======== PASSAGE CHOISI ========
Archive | 11 Mai 2024

Une sale affaire de Virgine Linhart

Présentation de l’éditeur :

« Ce livre est le récit d’un procès littéraire et des interrogations qu’il a fait naître en moi. Intentée par ma mère et mon ex-compagnon, la procédure visait à empêcher la parution de mon précédent ouvrage, L’Effet maternel. Depuis le jugement et la publication de L’Effet maternel, quatre ans se sont écoulés. Et je n’ai cessé de m’interroger sur l’écriture autobiographique. A qui appartient l’histoire ? C’est à cette question que tente de répondre Une sale affaire. »

Mon avis : 

J’ai entendu parler pour la première fois de ce livre en écoutant France info, l’autrice revenait en effet sur la parution de son livre L’effet maternel, et le procès attenté par sa mère et son ex-compagnon. J’avais été curieuse, oui, mais je ne me voyais pas lire ce livre. Comme souvent avec ces sujets « forts » (je pense au Consentement de Vanessa Springora ou à la familia Grande de Camille Kouchner, que l’autrice cite dans son récit), c’est un ami qui m’a prêté cet ouvrage. Je l’ai lu d’une traite cet après-midi, alors que je n’étais pas très en forme, entourée par les tous petits chatons très occupés, Annunziata préférant faire la sieste ailleurs. Voilà pour le contexte.
======== LIGNES FOURNIES ========
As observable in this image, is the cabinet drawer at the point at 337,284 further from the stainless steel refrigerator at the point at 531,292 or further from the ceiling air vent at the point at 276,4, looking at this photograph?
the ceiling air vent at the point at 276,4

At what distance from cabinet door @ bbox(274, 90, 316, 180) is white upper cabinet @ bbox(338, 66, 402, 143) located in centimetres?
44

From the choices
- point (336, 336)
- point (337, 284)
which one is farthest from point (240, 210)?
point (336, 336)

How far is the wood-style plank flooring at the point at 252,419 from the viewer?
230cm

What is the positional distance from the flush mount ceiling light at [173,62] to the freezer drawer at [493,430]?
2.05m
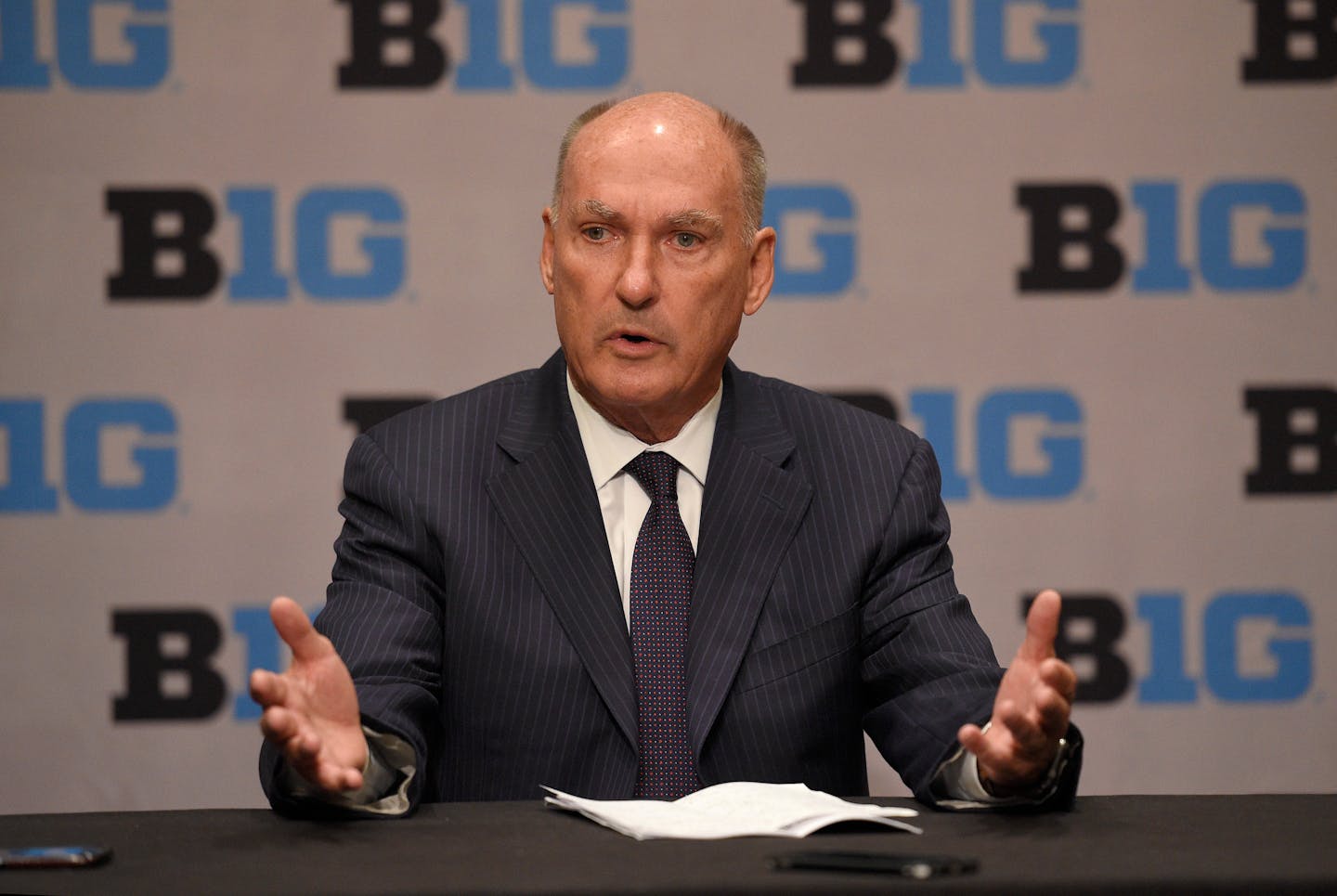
========
À FAIRE
1. Transcrivez sans rien changer tout le passage du texte sur Une sale affaire, depuis « J’ai entendu parler » jusqu'à « pour le contexte. ».
2. Relevez tous les titres de livres mentionnés dans le texte sur Une sale affaire.
3. Prolongez le texte sur Une sale affaire à la suite de sa dernière phrase.

RÉSULTATS DE L'EXERCICE
1.
J’ai entendu parler pour la première fois de ce livre en écoutant France info, l’autrice revenait en effet sur la parution de son livre L’effet maternel, et le procès attenté par sa mère et son ex-compagnon. J’avais été curieuse, oui, mais je ne me voyais pas lire ce livre. Comme souvent avec ces sujets « forts » (je pense au Consentement de Vanessa Springora ou à la familia Grande de Camille Kouchner, que l’autrice cite dans son récit), c’est un ami qui m’a prêté cet ouvrage. Je l’ai lu d’une traite cet après-midi, alors que je n’étais pas très en forme, entourée par les tous petits chatons très occupés, Annunziata préférant faire la sieste ailleurs. Voilà pour le contexte.

2.
Une sale affaire
L’Effet maternel
Le Consentement
La familia Grande

3.
L’autre contexte, c’est que l’autrice parle des répercussions de mai 68 sur sa famille et leurs proches, l’ultra-sexualisation qu’il en a découlé – dans son milieu. Dans celui de mes parents, cela fut différent. L’engagement politique, oui. Mais s’il est un événement qui a changé les années 70 du tout au tout pour eux, pour toute la famille en fait, c’est la mort de la soeur presque jumelle de ma mère, à l’âge de 23 ans, d’une crise cardiaque. Quelques mois plus tôt, c’était le mari de la soeur aînée de ma mère qui mourrait d’une crise cardiaque, à l’âge de 42 ans – 36 ans, veuve avec six enfants, il est des sujets qui vous passent très haut au-dessus de la tête. Oui, je révèle des événements de leur vie privée, mais je n’ai cité ni leurs prénoms, ni leurs noms de famille, ni leur profession. Et c’est important, comme le découvrira Virginie Linhart.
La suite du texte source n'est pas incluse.